■ PASSAGE TO READ:
-- BEGIN --
Goal: provide a way to order and reason about events across multiple machines when physical clocks are skewed or uncertain, so distributed systems can preserve causality and make consistent decisions about “what happened before what.”

Time is an illusion. Lunchtime doubly so.
– Douglas Adams, The Hitchhiker’s Guide to the Galaxy.

Why Physical Timestamps Are Not Enough

Synchronizing clocks cannot solve all timing problems in distributed systems. Even perfectly synchronized clocks face fundamental limits.

Consider a distributed database processing hundreds of thousands of transactions per second. If each transaction updates replicated data on multiple machines, those updates happen in microseconds or less. Even with nanosecond-resolution timestamps, multiple events can occur simultaneously from the clock’s perspective. When events occur faster than clock resolution, timestamps alone cannot order them.

More fundamentally, network transmission delays mean that the time an event is timestamped at one machine may not reflect when it becomes visible at another machine. If machine A timestamps an event at 12:00:00.000000 and sends it to machine B, which receives it at 12:00:00.000500 (500 microseconds later according to B’s clock), we cannot determine from timestamps alone whether A’s event happened before B’s local events at 12:00:00.000200. Even with perfect synchronization, network delays obscure the true ordering of events.

Consider a distributed database where two clients concurrently update the same record. What matters is not when the updates occurred in absolute time, but whether one update could have seen the other. If the updates are truly concurrent (neither saw the other), the system needs conflict resolution. If one happened after the other, the later one supersedes (overwrites) the earlier.

This is a question of causality, not chronology. Logical clocks answer this question without relying on synchronized physical clocks.

The Happened-Before Relationship

Leslie Lamport’s 1978 paper, Time, Clocks, and the Ordering of Events in a Distributed System, revolutionized how we think about time in distributed systems. Lamport realized that physical time does not matter. What matters is the potential causal relationship between events.

Lamport defined the happened-before relationship, written as \(\rightarrow\), as a partial ordering on events. A partial ordering allows some pairs of elements to be incomparable; in our case, concurrent events have no ordering. This contrasts with a total ordering, where every pair of elements must be ordered (we’ll see how to create a total ordering from Lamport timestamps later).
-- END --
■ SUPPLIED RECORDS:
-- BEGIN --
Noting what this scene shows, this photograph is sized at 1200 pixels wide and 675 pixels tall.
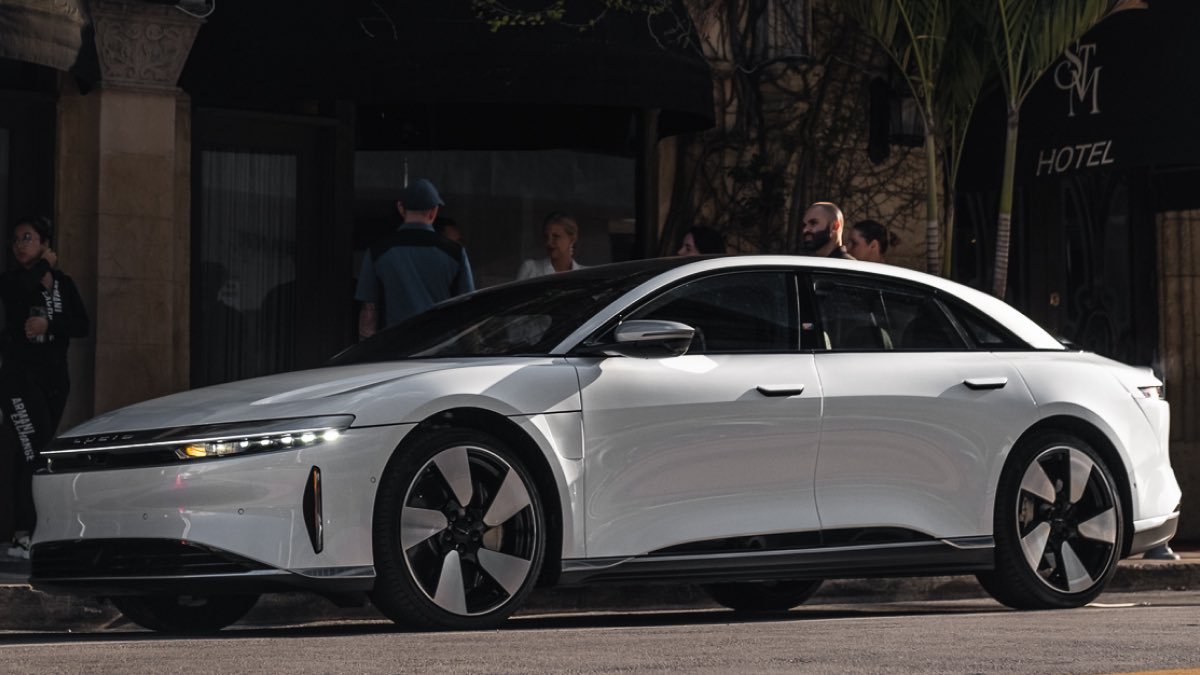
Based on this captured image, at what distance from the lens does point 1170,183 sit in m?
16.7

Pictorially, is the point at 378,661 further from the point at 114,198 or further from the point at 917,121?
the point at 917,121

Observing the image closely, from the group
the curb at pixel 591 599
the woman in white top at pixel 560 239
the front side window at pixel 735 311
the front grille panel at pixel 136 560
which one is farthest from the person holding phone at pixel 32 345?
the front side window at pixel 735 311

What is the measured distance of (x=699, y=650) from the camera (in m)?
6.58

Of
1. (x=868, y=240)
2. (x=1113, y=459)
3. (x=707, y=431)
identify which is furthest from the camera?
(x=868, y=240)

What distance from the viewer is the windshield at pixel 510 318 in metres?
8.30

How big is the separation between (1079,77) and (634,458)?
7806mm

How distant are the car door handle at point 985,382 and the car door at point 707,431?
76 centimetres

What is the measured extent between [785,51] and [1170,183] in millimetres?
3388

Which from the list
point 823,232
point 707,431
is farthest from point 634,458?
point 823,232

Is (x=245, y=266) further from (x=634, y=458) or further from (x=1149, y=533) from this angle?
(x=1149, y=533)

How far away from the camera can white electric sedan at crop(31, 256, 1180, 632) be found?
7414 mm

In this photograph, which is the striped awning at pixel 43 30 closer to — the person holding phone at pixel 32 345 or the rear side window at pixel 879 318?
the person holding phone at pixel 32 345

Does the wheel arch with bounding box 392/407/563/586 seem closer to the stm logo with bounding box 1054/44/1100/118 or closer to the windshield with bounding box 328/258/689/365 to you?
the windshield with bounding box 328/258/689/365

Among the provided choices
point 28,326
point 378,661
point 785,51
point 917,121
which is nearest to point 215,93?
point 28,326
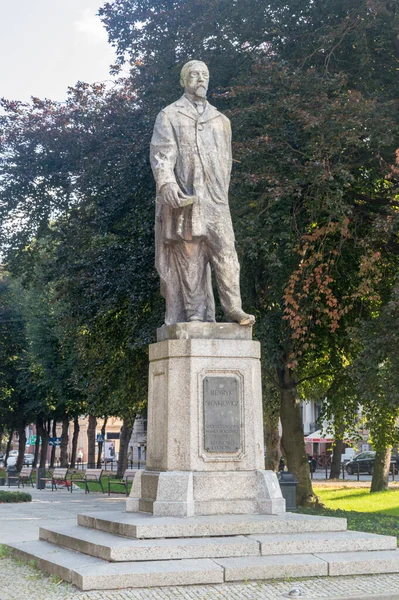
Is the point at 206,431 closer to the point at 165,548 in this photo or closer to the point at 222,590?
the point at 165,548

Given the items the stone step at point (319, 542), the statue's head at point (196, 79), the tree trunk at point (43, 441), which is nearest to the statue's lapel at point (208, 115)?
the statue's head at point (196, 79)

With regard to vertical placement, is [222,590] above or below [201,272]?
below

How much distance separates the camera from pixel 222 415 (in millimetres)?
9258

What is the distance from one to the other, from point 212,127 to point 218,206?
0.93 m

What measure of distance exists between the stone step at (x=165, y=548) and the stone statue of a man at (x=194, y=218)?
2569 millimetres

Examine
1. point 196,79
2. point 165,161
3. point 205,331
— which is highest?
point 196,79

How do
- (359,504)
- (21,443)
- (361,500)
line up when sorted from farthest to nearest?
(21,443), (361,500), (359,504)

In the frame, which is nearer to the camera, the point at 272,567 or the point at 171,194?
the point at 272,567

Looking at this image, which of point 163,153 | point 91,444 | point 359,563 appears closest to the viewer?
point 359,563

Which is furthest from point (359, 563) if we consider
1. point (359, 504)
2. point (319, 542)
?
point (359, 504)

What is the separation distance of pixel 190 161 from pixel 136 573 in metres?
4.66

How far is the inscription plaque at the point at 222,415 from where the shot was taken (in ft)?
30.1

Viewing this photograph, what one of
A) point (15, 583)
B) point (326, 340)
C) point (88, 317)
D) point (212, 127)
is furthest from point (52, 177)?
point (15, 583)

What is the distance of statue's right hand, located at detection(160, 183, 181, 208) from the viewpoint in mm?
9492
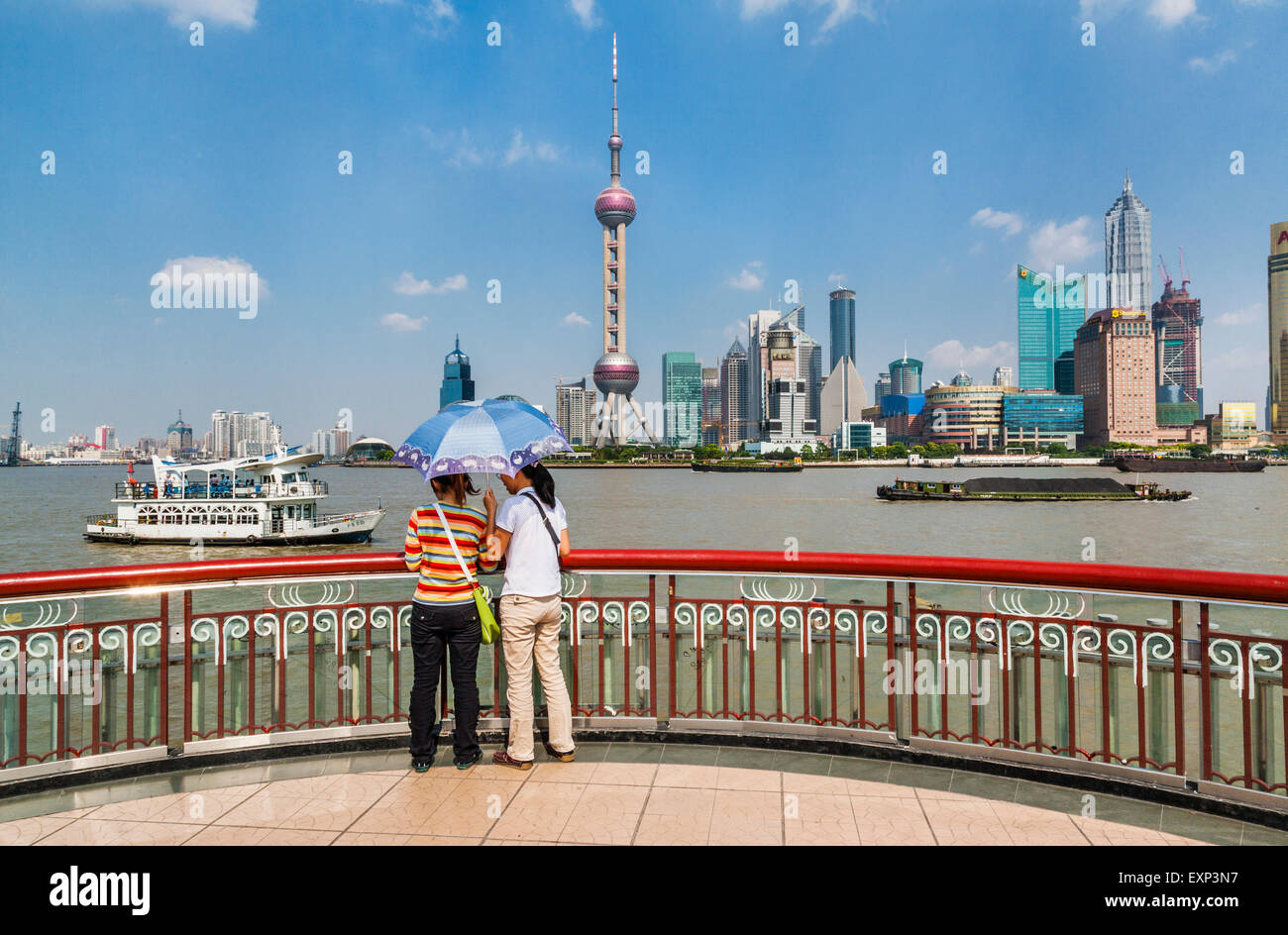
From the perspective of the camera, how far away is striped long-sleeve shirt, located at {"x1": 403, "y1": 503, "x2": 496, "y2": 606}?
12.8 feet

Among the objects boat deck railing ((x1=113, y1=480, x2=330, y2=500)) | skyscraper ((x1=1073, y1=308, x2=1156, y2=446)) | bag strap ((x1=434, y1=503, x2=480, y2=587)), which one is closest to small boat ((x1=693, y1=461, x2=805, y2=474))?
skyscraper ((x1=1073, y1=308, x2=1156, y2=446))

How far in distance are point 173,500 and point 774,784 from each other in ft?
147

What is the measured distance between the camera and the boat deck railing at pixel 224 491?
4122cm

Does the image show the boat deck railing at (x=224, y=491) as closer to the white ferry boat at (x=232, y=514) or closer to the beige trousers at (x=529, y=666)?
the white ferry boat at (x=232, y=514)

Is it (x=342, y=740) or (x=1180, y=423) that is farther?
(x=1180, y=423)

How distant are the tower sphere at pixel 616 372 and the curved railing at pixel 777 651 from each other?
187410mm

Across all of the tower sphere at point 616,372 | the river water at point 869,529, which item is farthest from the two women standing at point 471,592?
the tower sphere at point 616,372

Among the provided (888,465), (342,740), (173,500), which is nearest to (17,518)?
(173,500)

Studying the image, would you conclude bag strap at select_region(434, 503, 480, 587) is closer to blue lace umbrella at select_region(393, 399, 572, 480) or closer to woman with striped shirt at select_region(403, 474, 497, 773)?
woman with striped shirt at select_region(403, 474, 497, 773)

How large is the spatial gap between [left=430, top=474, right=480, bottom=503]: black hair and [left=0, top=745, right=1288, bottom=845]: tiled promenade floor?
1.50m

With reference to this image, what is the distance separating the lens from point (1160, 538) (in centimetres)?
3834

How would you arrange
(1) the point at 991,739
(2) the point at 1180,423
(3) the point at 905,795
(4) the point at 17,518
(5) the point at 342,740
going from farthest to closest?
(2) the point at 1180,423
(4) the point at 17,518
(5) the point at 342,740
(1) the point at 991,739
(3) the point at 905,795

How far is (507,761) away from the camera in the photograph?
405cm
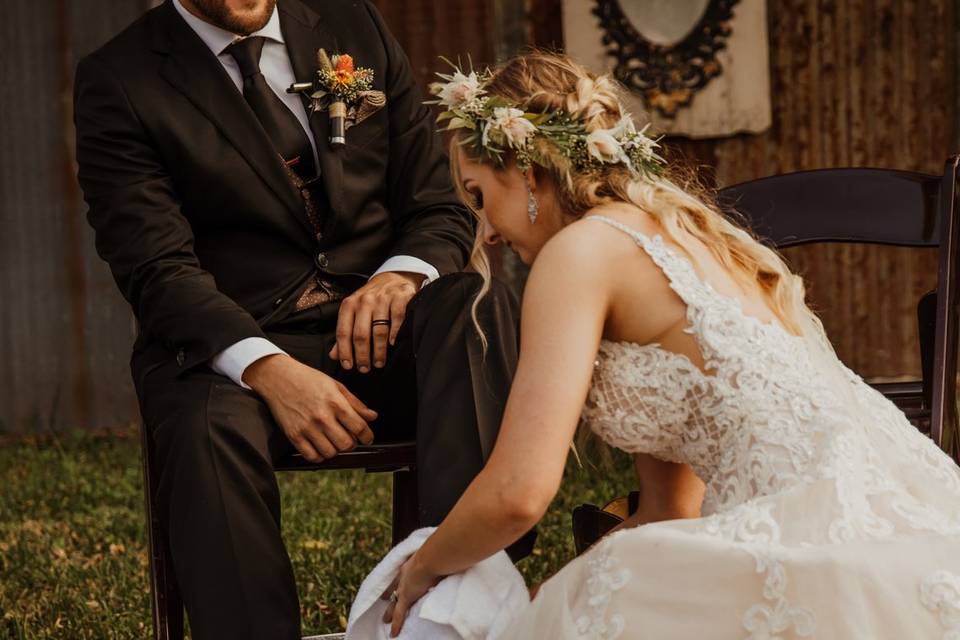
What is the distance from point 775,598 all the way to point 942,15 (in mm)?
5976

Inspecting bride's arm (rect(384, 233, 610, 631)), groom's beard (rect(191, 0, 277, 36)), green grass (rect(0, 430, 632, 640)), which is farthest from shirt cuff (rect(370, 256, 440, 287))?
green grass (rect(0, 430, 632, 640))

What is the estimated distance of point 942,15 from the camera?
24.2ft

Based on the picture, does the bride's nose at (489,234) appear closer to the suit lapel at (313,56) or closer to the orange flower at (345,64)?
the suit lapel at (313,56)

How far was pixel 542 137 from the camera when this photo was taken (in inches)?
103

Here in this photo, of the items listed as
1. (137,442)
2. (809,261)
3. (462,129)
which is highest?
(462,129)

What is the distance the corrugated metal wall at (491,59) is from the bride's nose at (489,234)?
4829 mm

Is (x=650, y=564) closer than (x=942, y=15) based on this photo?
Yes

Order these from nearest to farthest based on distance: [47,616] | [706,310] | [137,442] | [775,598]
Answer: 1. [775,598]
2. [706,310]
3. [47,616]
4. [137,442]

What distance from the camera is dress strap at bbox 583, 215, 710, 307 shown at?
249 cm

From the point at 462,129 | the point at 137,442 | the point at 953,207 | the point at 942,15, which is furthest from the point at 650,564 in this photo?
the point at 942,15

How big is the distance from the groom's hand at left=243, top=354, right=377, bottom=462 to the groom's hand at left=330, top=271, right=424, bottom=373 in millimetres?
178

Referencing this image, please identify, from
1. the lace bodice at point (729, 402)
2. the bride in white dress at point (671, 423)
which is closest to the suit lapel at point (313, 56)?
the bride in white dress at point (671, 423)

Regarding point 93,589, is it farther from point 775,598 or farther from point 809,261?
point 809,261

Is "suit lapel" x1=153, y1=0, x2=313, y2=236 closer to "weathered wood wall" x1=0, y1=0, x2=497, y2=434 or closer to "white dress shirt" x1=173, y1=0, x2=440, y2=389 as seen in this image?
"white dress shirt" x1=173, y1=0, x2=440, y2=389
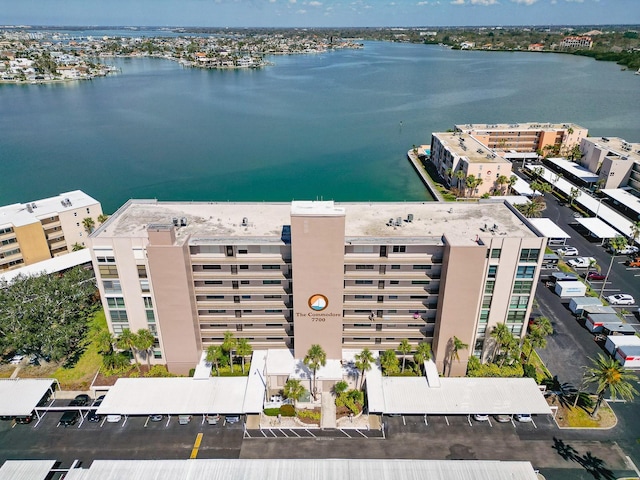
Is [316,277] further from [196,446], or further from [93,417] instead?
[93,417]

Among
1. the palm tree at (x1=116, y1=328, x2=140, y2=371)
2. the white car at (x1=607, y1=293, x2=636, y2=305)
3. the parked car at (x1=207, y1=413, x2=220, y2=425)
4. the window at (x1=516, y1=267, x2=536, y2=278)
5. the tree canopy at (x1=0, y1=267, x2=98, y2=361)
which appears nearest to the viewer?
the parked car at (x1=207, y1=413, x2=220, y2=425)

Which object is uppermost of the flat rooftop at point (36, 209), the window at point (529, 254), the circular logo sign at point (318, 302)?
the window at point (529, 254)

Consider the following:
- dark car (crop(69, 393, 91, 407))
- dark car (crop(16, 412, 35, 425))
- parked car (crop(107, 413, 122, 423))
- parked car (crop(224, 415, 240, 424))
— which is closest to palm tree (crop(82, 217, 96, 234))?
dark car (crop(69, 393, 91, 407))

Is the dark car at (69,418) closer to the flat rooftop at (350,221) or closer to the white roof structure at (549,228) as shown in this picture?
the flat rooftop at (350,221)

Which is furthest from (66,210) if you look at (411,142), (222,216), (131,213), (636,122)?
(636,122)

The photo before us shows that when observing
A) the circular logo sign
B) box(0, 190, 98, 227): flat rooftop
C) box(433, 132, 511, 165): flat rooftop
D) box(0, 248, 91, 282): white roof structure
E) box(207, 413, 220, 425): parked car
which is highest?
the circular logo sign

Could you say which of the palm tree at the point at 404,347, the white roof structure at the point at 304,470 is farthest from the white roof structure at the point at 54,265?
the palm tree at the point at 404,347

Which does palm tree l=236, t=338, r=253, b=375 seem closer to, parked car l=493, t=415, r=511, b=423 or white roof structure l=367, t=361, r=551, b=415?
white roof structure l=367, t=361, r=551, b=415
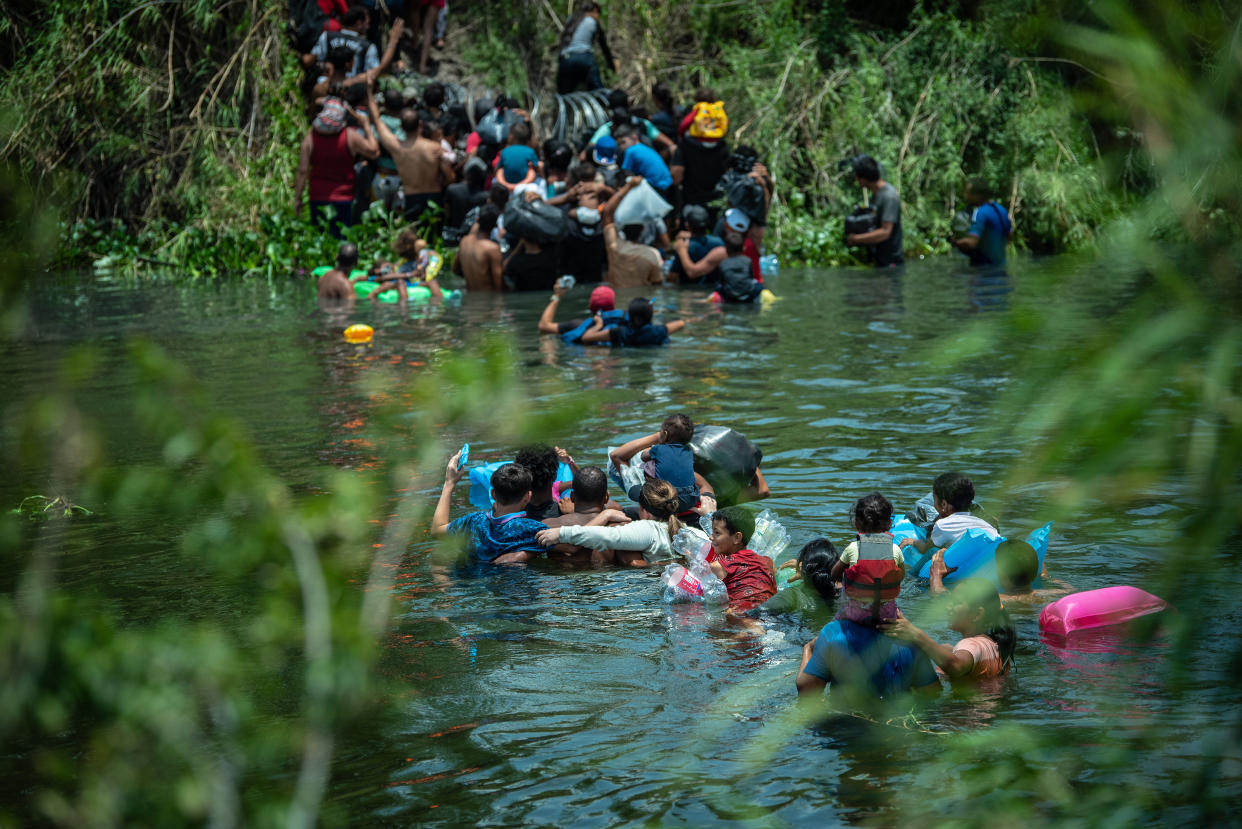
-- END --
■ STATED EXERCISE:
Answer these questions using the passage on logical clocks:
1. In which year was Lamport's paper on time, clocks, and the ordering of events published?
2. In the example with machines A and B, how many microseconds after A's timestamp, by B's clock, does B receive the event?
3. According to the passage, what does the system need when two updates are truly concurrent?
The lines play no part in this.

■ EXERCISE ANSWER:
1. 1978
2. 500 microseconds
3. Conflict resolution